[Brief descriptive captions]

══════════

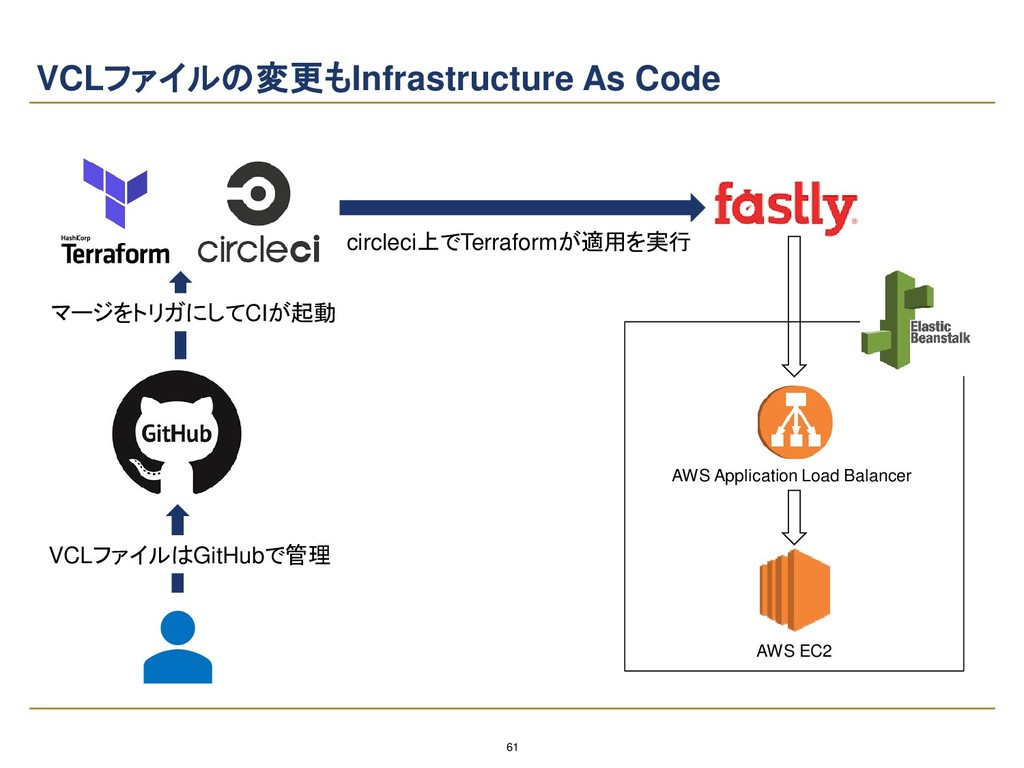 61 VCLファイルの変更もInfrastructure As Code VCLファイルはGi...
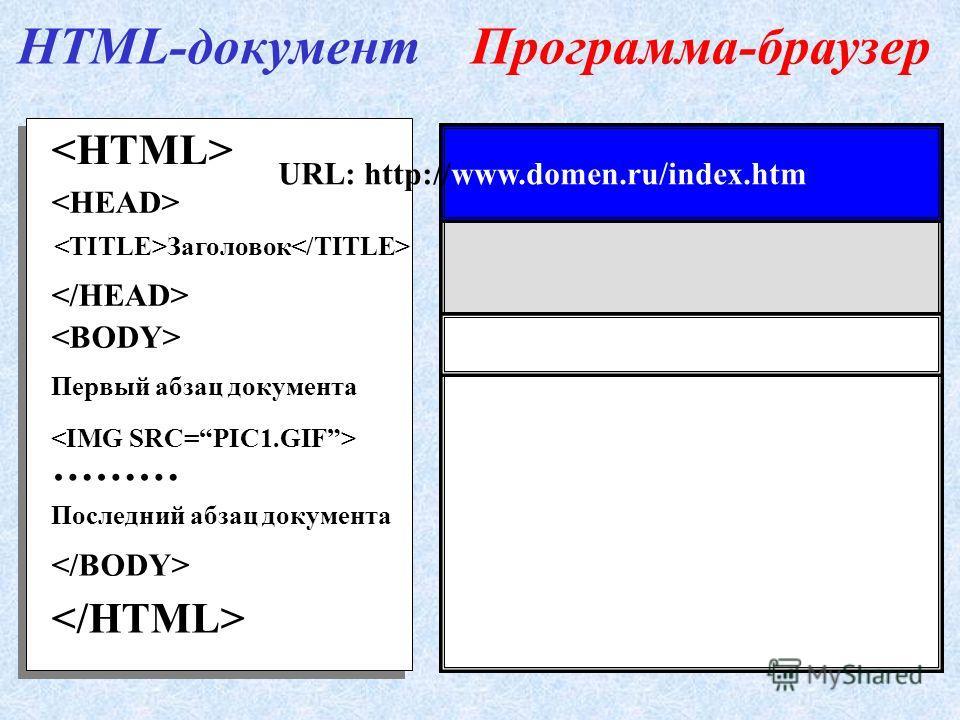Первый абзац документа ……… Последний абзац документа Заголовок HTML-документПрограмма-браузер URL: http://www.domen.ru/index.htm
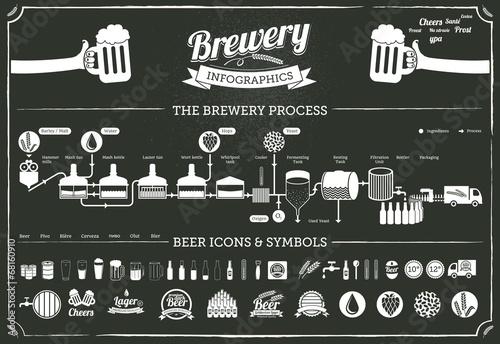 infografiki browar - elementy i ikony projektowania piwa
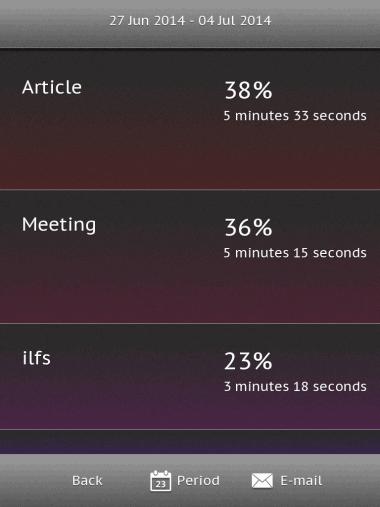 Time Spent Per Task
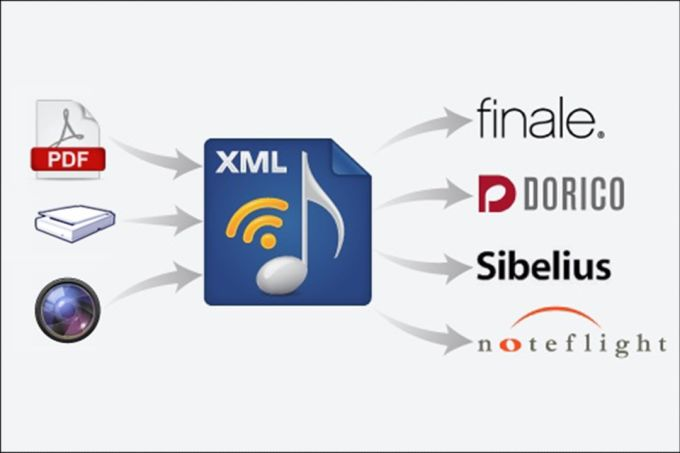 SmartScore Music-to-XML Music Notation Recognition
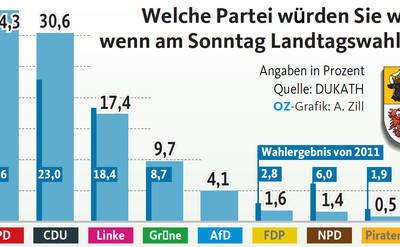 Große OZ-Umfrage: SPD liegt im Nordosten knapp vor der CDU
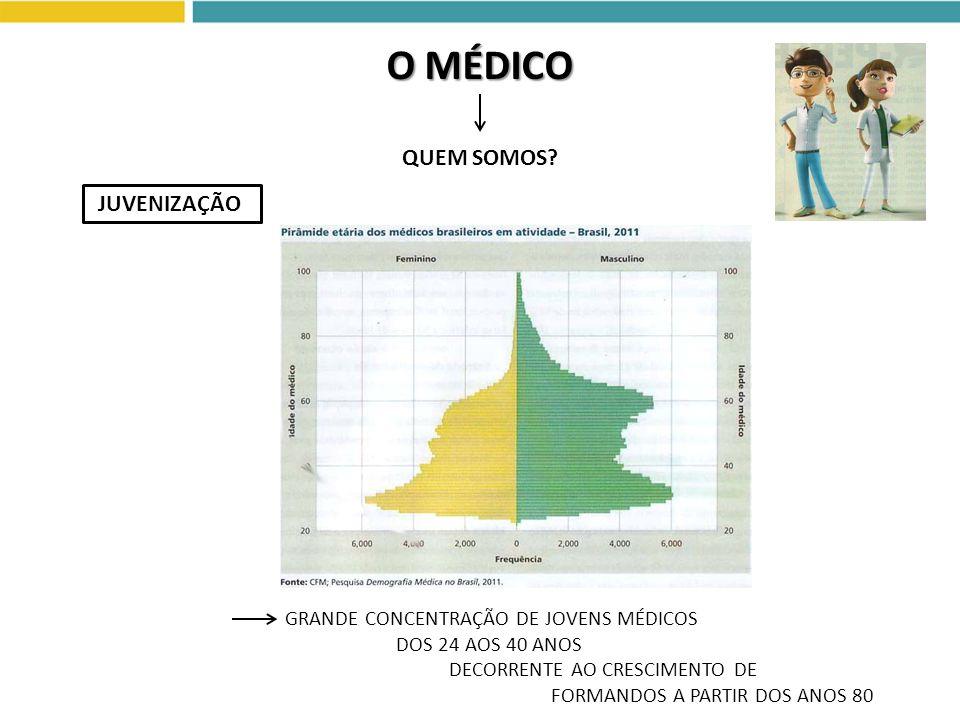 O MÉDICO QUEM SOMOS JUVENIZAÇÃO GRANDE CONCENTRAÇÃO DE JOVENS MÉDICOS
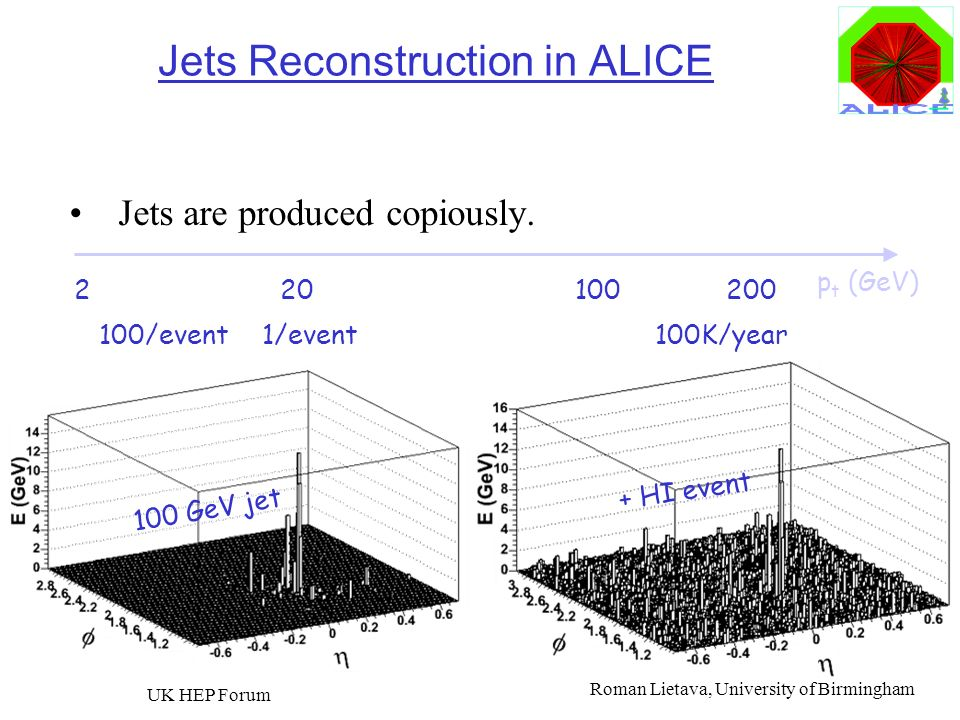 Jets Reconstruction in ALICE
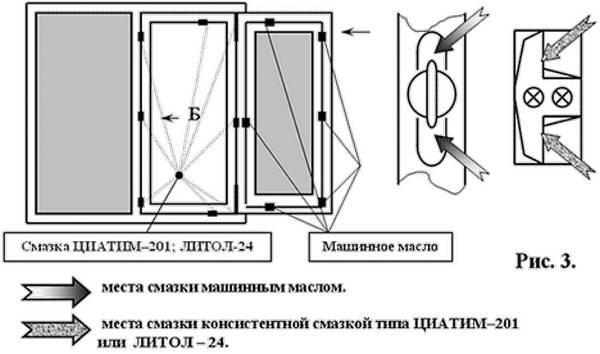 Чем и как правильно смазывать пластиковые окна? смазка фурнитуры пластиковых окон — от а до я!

══════════

- Exercise goal
Exactly the lines from the one containing "O MÉDICO QUEM" through the last line of the data above should be output, both ends included, with every picture left out.

- Result below
 O MÉDICO QUEM SOMOS JUVENIZAÇÃO GRANDE CONCENTRAÇÃO DE JOVENS MÉDICOS
 Jets Reconstruction in ALICE
 Чем и как правильно смазывать пластиковые окна? смазка фурнитуры пластиковых окон — от а до я!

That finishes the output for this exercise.